Which of the following financial measures are used to determine a company's credit rating? a)A company's current ratio, quick ratio, inventory turnover ratio, and default risk ratio b) Its ratio of annual interest payments to net profits, current ratio, working capital ratio, debt-equity ratio, and percentage return on capital employed c) Its loans outstanding as a percentage of total revenues, default risk ratio, inventory turnover ratio, and long-term debt-to-equity ratio d) Its total debt-equity ratio, current ratio, working capital ratio, and ratio of prior-year cash flow from operations to prior-year interest payments e) The percentage by which prior-year cash flow from operations covers a company's prior-year interest payments, the company's debt-asset ratio, its dividend payout ratio, and its default risk ratio
Company's credit rating - is a rating which determines the credit worthiness of a company i.e., it is used to determine whether a company will be able to discharge its financial obligations or not. Such rating is carried out by a credit rating agency.

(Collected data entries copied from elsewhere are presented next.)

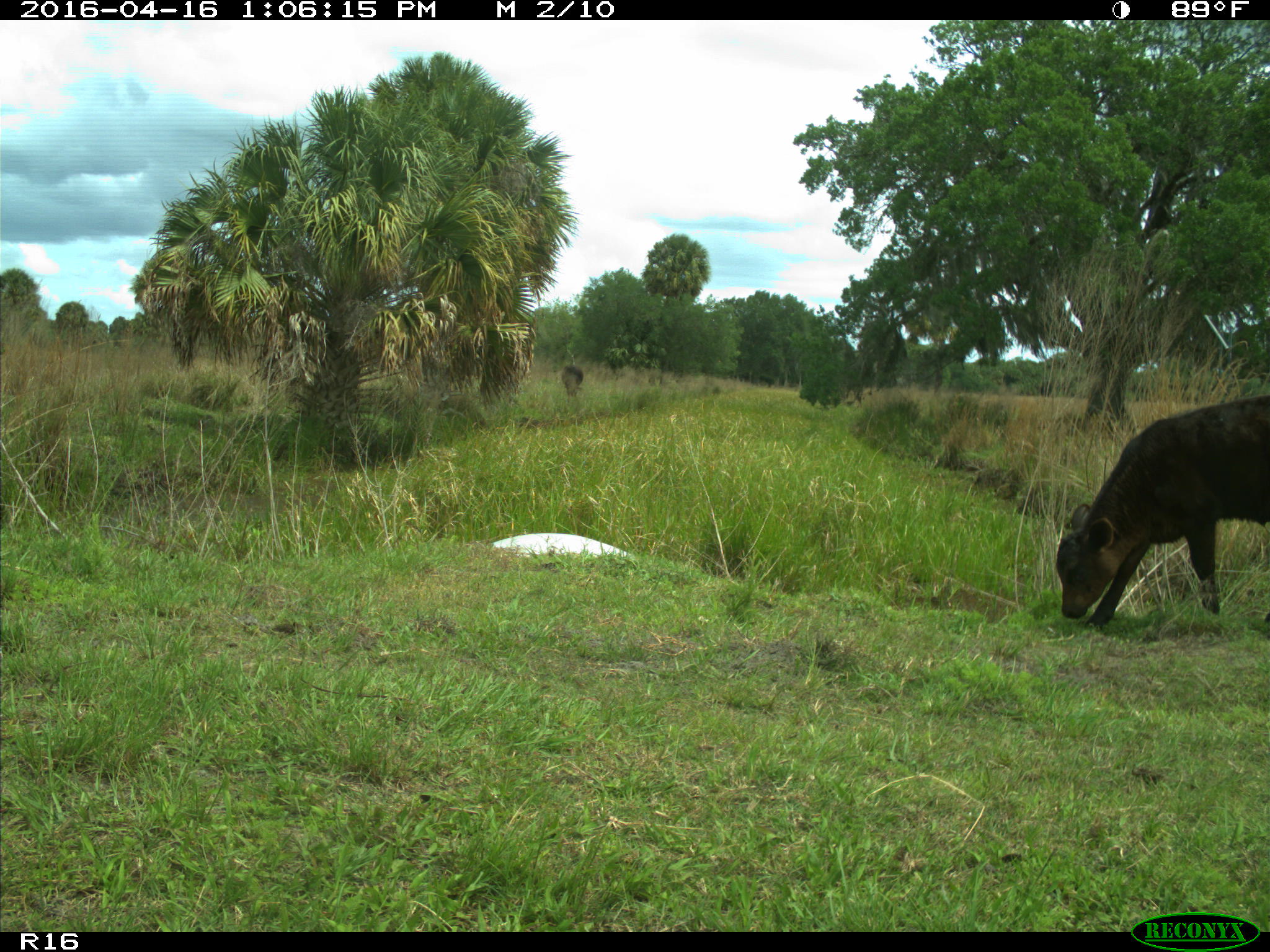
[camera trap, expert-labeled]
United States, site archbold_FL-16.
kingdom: Animalia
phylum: Chordata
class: Mammalia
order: Artiodactyla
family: Bovidae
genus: Bos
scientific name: Bos taurus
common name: domestic cow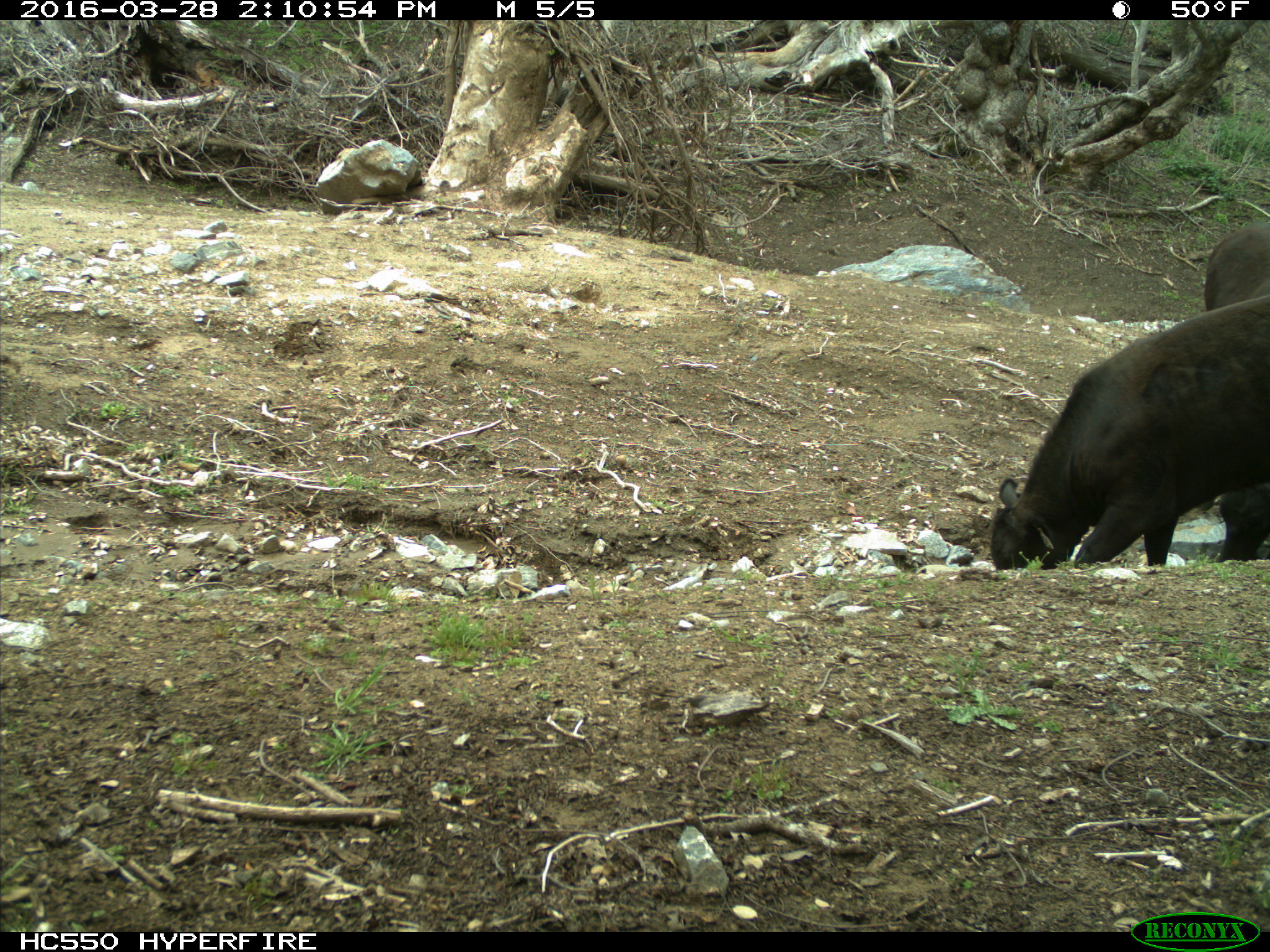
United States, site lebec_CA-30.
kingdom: Animalia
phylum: Chordata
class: Mammalia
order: Artiodactyla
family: Bovidae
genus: Bos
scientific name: Bos taurus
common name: domestic cow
Bos taurus (domestic cow).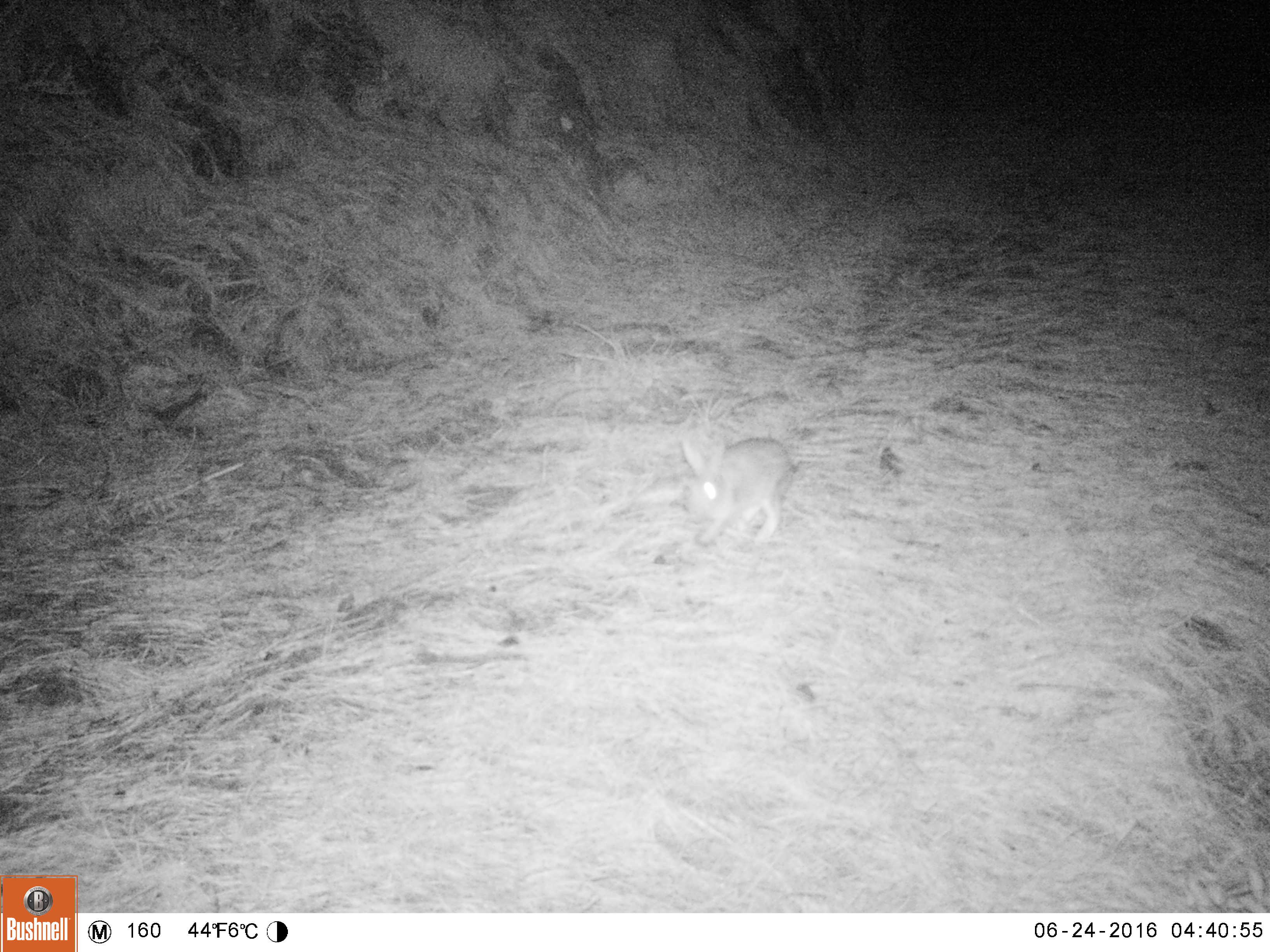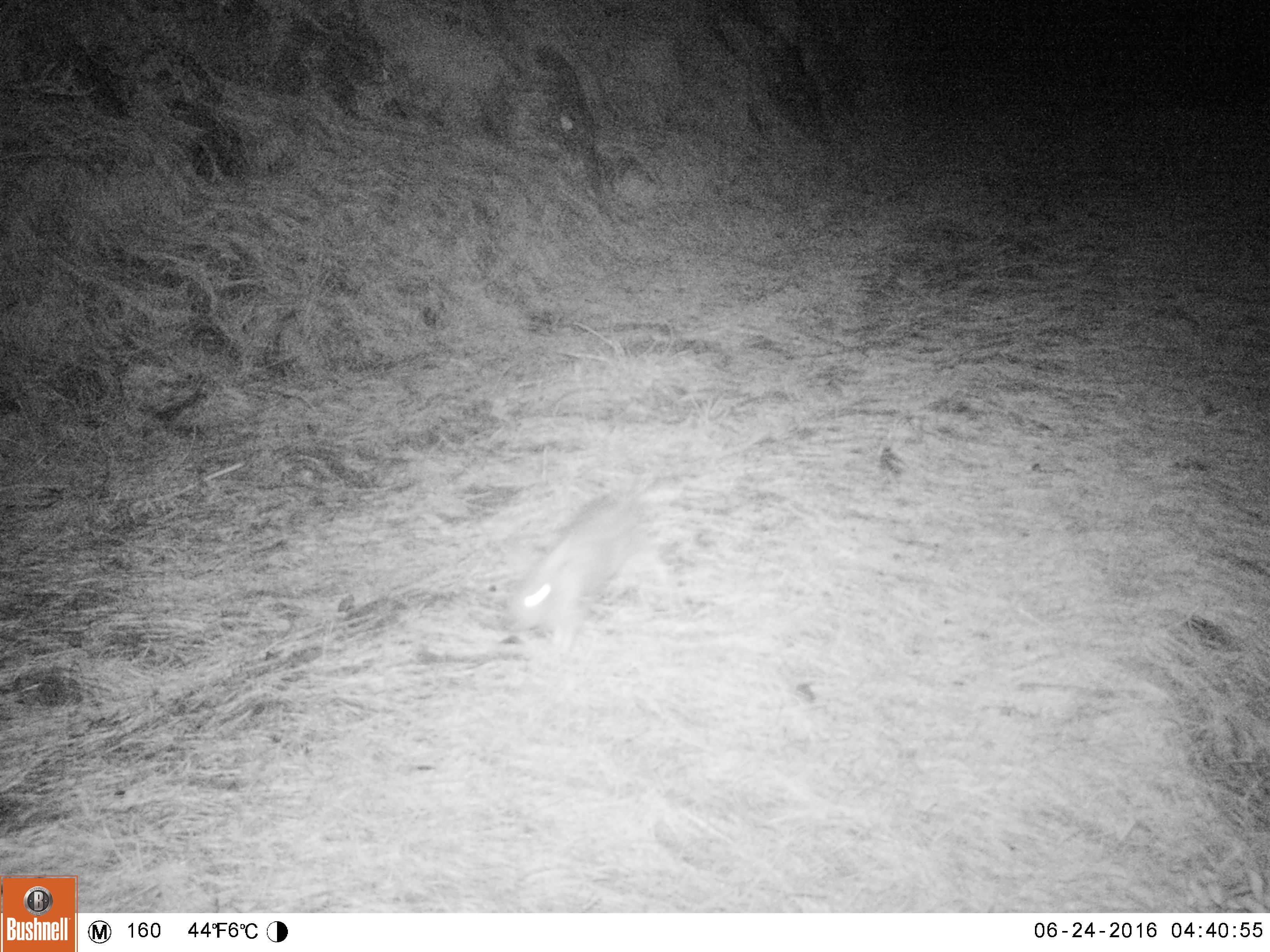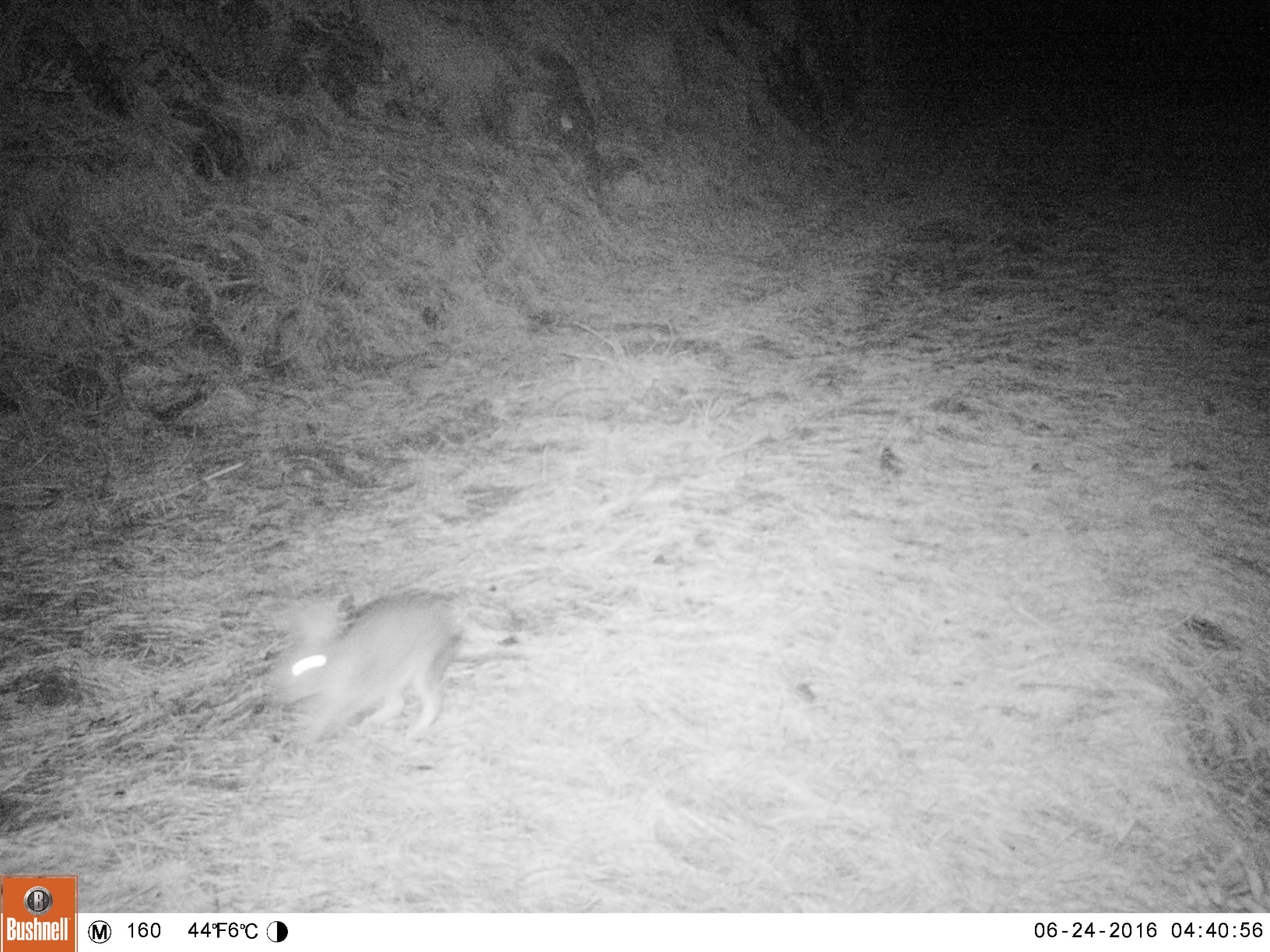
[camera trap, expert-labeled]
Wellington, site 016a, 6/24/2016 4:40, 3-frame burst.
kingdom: Animalia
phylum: Chordata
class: Mammalia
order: Lagomorpha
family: Leporidae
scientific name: Leporidae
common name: rabbit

The important ratios that are used to determine company's credit rating are-
Interest coverage ratio -This is a financial ratio. It helps to determine how well a firm can discharge its interest obligations on outstanding debts.
Default risk ratio-It is calculated as free cash flow divided by combined annual principal payments on all outstanding loans. This ratio carries a high weighted for determining credit rating of a company.
Debt to assets ratio- This is a leverage ratio. This ratio helps to find the degree to which a businesses operations are funded by debt and a debt-to-equity ratio of 0.25 to 0.30 is considered good.